Alle kamen an und existieren noch heute. Erbrich überlebte Theresienstadt, musste dort allerdings schockierende Situationen ertragen. Menschen seien beim Appell tot umgefallen und sie wäre von ihrer Schwester und dem Vater getrennt gewesen, erzählte sie den gebannt lauschenden Gästen.
„Wir wurden alle Haare abgeschnitten und ich musste den ganzen Tag mit einer Zahnbürste den Boden schrubben. Meine Schwester kam in einen Arbeitstrupp und musste dabei helfen, tote Menschen, die mit einem Waggon ankamen, auszuladen“, ergänzte Erbrich.

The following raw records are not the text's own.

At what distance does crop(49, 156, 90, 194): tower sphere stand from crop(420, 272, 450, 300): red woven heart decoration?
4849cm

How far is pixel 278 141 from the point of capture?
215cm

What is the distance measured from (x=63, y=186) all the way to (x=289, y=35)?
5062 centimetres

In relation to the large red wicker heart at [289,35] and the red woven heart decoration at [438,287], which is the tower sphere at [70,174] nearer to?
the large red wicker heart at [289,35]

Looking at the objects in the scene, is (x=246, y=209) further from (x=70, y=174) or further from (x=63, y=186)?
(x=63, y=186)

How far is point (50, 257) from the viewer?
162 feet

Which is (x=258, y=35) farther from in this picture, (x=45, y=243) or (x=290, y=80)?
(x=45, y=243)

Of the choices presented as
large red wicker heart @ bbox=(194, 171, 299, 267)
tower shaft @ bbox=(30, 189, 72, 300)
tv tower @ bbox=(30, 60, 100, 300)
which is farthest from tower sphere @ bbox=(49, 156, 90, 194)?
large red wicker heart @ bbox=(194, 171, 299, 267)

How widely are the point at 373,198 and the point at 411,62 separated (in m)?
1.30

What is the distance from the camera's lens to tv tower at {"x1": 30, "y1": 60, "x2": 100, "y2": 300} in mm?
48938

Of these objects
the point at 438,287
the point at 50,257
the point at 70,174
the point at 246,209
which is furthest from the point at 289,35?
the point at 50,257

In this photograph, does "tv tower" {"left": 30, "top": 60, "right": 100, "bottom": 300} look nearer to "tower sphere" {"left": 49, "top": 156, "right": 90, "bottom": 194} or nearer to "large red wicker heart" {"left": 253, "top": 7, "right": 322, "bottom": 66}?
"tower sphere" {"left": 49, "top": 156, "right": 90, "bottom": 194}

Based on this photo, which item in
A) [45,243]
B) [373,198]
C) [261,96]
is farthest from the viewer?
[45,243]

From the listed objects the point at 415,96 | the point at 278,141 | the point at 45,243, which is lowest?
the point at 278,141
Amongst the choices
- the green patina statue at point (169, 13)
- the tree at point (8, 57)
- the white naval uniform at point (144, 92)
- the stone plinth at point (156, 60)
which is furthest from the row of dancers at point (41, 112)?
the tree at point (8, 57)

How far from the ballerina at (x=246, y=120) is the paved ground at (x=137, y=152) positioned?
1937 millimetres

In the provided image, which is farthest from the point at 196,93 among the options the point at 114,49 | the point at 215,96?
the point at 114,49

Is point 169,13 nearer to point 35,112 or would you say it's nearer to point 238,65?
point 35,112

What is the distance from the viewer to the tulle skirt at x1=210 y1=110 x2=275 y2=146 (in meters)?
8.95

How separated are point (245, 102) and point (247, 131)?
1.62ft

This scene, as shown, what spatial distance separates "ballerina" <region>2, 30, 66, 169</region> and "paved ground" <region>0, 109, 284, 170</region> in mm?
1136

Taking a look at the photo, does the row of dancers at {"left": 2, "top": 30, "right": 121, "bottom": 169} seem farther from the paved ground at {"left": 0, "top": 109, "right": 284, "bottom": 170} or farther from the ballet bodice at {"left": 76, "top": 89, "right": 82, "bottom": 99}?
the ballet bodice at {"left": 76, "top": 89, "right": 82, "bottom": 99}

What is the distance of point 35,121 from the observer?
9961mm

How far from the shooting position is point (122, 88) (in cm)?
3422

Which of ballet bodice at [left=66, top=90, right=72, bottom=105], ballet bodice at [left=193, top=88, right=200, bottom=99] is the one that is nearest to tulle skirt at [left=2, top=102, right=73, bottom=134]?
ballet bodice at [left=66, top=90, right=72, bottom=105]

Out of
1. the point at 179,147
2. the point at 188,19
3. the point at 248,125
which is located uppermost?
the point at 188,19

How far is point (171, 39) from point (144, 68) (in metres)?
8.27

Der wichtigste Moment in ihrem Leben sei die Befreiung am 8. Mai 1945 gewesen, da sie am 9. Mai schon für die Gaskammer vorgesehen gewesen wäre. Mit einem Leiterwagen kämpften ihr Vater, ihre Schwester und sie sich durch nach Frankfurt. „Das hat sehr lange gedauert, aber die Freude war umso größer, als wir an der Uhlandstraße ankamen und dort auf der Straße unsere lebende Mutter sahen“, sagte Erbrich.
Das zweite besondere Ereignis in ihrem Leben sei ihre Hochzeit gewesen, so Erbrich. Nun hoffe sie eindringlich, dass so eine Zeit nie wieder kommen möge. „Ich habe das Weinen leider verlernt“, betonte sie zum Abschluss der Lesung.